Tuesday, 29 November 2016

Absence

How I wish you were here hugging me close to your heart to prove me the fact that it always beats rapidly everytime I'm around. How I wish you were here brushing my hair to wipe away all insecurities I have been keeping. How I wish you were here sniffing my scent to soothe me in silence as I tell you how tiring my day was. How I wish you were here kissing me while cupping my cheeks so there would be no distances separating us, anymore. How I wish you were here to be the last person I see before I close my eyes.

How I wish you would be there in the morning to be the first person smiling to me the moment I open my eyes. How I wish we could be there to cuddle enjoying the warmth and natural smells of each other before we start our daily activities. How I wish I would be there on top of you showering you with cute smooches all over your face as your special breakfast. How I wish time would stop ticking as we treasure our loving moments.

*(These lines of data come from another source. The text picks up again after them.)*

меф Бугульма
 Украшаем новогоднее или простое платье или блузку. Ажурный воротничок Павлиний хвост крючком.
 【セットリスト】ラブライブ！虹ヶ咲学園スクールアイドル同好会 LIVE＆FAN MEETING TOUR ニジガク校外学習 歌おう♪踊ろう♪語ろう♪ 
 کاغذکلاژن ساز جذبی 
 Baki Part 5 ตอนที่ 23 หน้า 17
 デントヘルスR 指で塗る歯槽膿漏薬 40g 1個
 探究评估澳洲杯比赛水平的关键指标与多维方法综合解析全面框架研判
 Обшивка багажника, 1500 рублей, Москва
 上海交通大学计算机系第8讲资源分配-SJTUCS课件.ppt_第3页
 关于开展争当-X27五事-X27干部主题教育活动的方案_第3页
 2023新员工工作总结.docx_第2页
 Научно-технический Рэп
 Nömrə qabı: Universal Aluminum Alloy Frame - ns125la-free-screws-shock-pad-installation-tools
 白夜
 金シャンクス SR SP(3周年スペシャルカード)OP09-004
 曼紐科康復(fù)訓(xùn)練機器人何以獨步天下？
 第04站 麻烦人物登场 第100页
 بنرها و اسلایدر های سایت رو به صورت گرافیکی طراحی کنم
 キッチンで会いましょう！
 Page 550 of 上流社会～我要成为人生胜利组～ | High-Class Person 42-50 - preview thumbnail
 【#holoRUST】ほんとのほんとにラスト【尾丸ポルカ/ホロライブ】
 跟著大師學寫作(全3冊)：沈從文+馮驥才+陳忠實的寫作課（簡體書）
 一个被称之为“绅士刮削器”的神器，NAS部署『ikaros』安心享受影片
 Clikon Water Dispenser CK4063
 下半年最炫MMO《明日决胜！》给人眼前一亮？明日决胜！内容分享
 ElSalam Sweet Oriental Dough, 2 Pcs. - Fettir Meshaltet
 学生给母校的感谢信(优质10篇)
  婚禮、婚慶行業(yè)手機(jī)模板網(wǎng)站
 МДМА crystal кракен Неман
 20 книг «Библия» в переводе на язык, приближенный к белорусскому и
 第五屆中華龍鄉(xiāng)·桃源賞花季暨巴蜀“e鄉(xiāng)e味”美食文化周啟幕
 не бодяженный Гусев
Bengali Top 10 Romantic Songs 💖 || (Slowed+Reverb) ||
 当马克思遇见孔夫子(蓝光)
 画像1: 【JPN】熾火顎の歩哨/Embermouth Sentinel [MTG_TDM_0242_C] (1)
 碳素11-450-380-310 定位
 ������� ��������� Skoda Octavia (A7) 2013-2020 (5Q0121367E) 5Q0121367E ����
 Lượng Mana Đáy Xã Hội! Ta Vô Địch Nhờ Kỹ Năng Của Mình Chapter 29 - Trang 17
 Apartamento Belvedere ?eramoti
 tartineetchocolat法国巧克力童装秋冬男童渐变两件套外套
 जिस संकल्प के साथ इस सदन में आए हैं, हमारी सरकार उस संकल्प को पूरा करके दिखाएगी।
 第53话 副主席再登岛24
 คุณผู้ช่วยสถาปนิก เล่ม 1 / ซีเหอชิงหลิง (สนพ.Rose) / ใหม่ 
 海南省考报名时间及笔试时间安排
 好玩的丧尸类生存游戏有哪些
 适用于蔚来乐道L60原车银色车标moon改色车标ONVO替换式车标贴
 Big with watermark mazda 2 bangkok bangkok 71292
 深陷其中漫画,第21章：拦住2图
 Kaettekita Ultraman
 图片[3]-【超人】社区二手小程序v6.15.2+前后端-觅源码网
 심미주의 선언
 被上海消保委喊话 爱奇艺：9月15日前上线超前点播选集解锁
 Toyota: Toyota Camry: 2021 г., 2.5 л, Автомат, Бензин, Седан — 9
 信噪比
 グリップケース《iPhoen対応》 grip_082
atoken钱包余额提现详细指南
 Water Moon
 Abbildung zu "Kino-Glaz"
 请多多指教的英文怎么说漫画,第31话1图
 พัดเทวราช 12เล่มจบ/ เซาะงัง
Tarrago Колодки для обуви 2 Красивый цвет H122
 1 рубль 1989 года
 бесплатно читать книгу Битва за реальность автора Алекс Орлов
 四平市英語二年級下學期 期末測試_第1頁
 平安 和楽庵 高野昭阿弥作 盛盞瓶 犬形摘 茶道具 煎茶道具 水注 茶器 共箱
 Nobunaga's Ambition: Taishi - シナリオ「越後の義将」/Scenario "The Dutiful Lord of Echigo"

How I wish to replace your blanket at night to shoo away the cold that wants to disturb you. How I wish to swap positions with your morning coffee in order to taste your lips as a routine. How I wish to be with you in every second of my life, to feel you in my embrace, to stare at your wonderful eyes. But real love is not selfish, it tells me to not force you to always be with me; it's torturing yet challenging. Sincere love teaches me to be sure of you even when you are far away, to give you spaces to dance your dreams and be your own self. Unconditional love is not about how many hours have been spent together, how often our bodies bump into one another; it's about how we feed each other's souls with trusts. True love persuades me to liven up your presence within your absence, as if you were always here, you were always near.





*Written on 02.00 A.M while listening to Ed Sheeran's Photograph as I gaze to our photos. Oh, I miss you so damn much, boo.